Beneath the surface, Ted Forrest could be a maniac. He nonchalantly does things beyond the comprehension of most people, even experienced gamblers. His travels put him into contact regularly with some of the most exhausting, exasperating, obnoxious people on earth. Sometimes, there can be tremendous joy in vanquishing someone like that – or misery in losing to such people. And Forrest has been part of the some of the biggest wins – and losses – ever to occur at a poker table.

Yet he is ALWAYS a gentleman.

I’ll finish typing up my Andy Beal/Ted Forrest notes, and probably repost the entire 88 pages some day soon. I could tell that day that Ted wasn’t in a great mood, stuck on a short stack, getting bossed around by Andy early, and then losing the $7 million he won from Beal. But he was always a gentleman.

As rootless as the life of a high-stakes pro can be, and as adamant as poker pros can be that they don’t follow the “regular” rules of society, I can tell you one thing for sure about Ted Forrest: his parents did a good job raising him.

Unless the WPT messes it up, this will eventually be a broadcast for the ages. It had a great combination of surprising local players and hot pros. In addition to Ted, the final table included Bill Edler, who’s been tearing up big poker tournaments lately, but falling just short, James Van Alstyle, who is apparently now first in Card Player’s Player of the Year standings, and J.J. Liu, who battled Forrest heads-up in the WPT’s longest final table in history.

What an effort by Liu, huh?
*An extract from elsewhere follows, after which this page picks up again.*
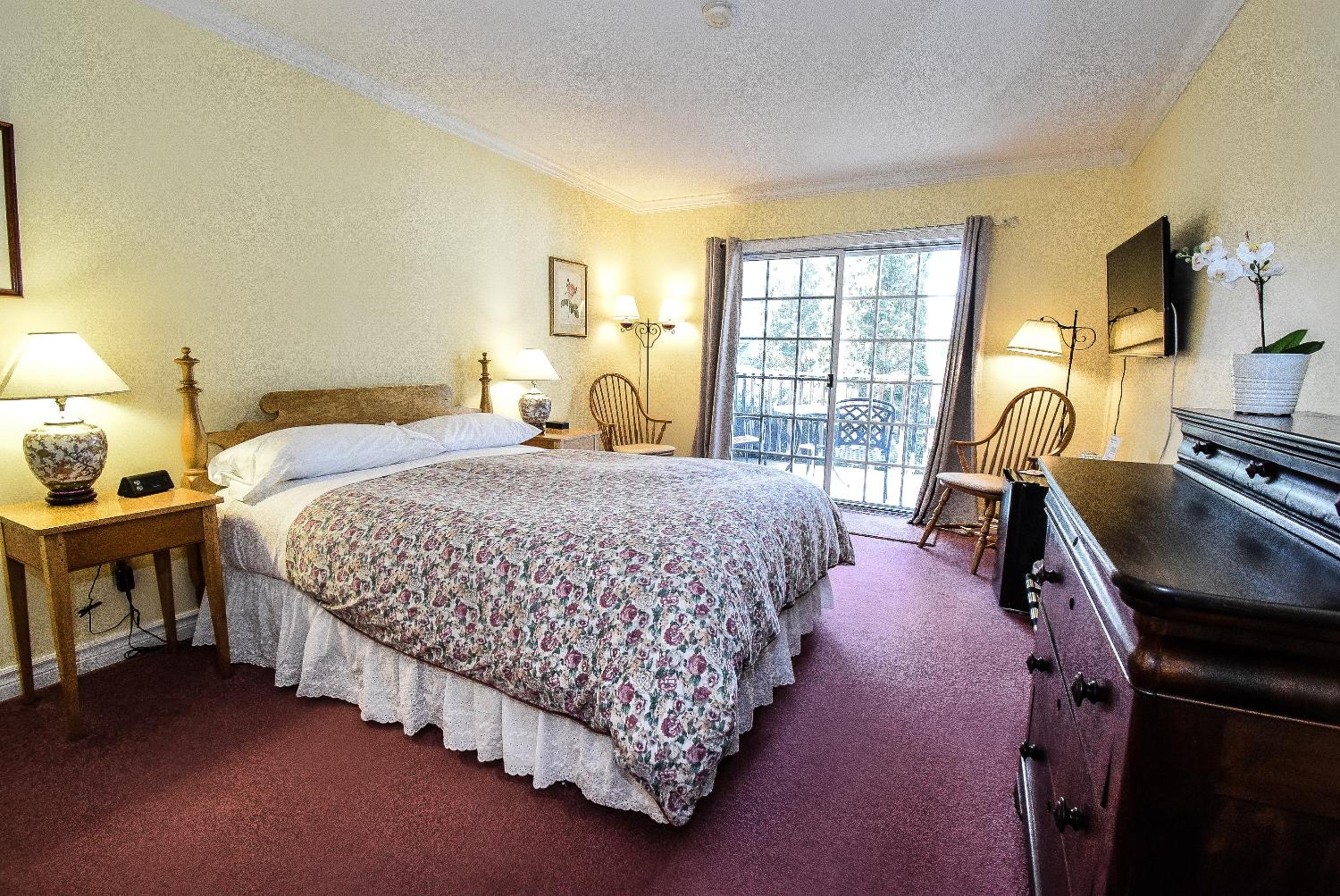 Queen Room with Balcony photo 1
Four months pregnant and obviously uncomfortable, she battles for four days, then kicks butt all day long at the final table and is heads-up with Ted “I have all the time in the world” Forrest. Ted gives her that beatific smile like he’s ready to go another 40 or so hours, so after all that, she has to think, “Geez, you mean I’m just getting started?”

Ted has called his style “winning ugly.” He plays in what appears to be a completely random fashion – calling a lot, making small raises, checking a lot. Sometimes he has a big hand, sometimes a draw, sometimes nothing. He keeps everything small and keeps looking for a chance to induce an opponent to make a mistake. It’s no accident that his matches in the first two rounds of the Heads-Up Championship were each the longest of their flight, and the same was true when he won in 2006.

So often, we see a heads-up confrontation at the end of a long tournament fizzle. The players are tired, used up, anxious for it to be over. I wasn’t there and haven’t even read detailed accounts of the final table, but this had to a nightmare come to life for J.J. Liu, yet she hung in and fought to the end.

I am an unabashed fan of Ted Forrest. I have been watching him from various close vantage points for almost three years and my admiration for him continues to grow. Because I wasn’t there, all I have are numbers to go by. Roxanna reminded me of some of this: (1) Could anyone have a wider assortment of modern titles? Five bracelets, a PPT championship, a WPT championship, a heads-up championship. (2) Ted has made four final tables in WPT events. Here are his finishes, in order: 5th, 4th, 2nd, 1st. (3) Ted has achieved a form of consistency in the very inconsistent business of tournament poker. In 2004, he won two bracelets at the World Series. In 2005, he made two WPT final tables and won a PPT event. In 2006, he won the Heads-Up Championship. Now, in 2007, he has won a WPT event.

I keep thinking that Ted is going to win the Main Event some day and nothing has dissuaded me from that belief. Thanks to this latest triumph, I have license to keep harping on it.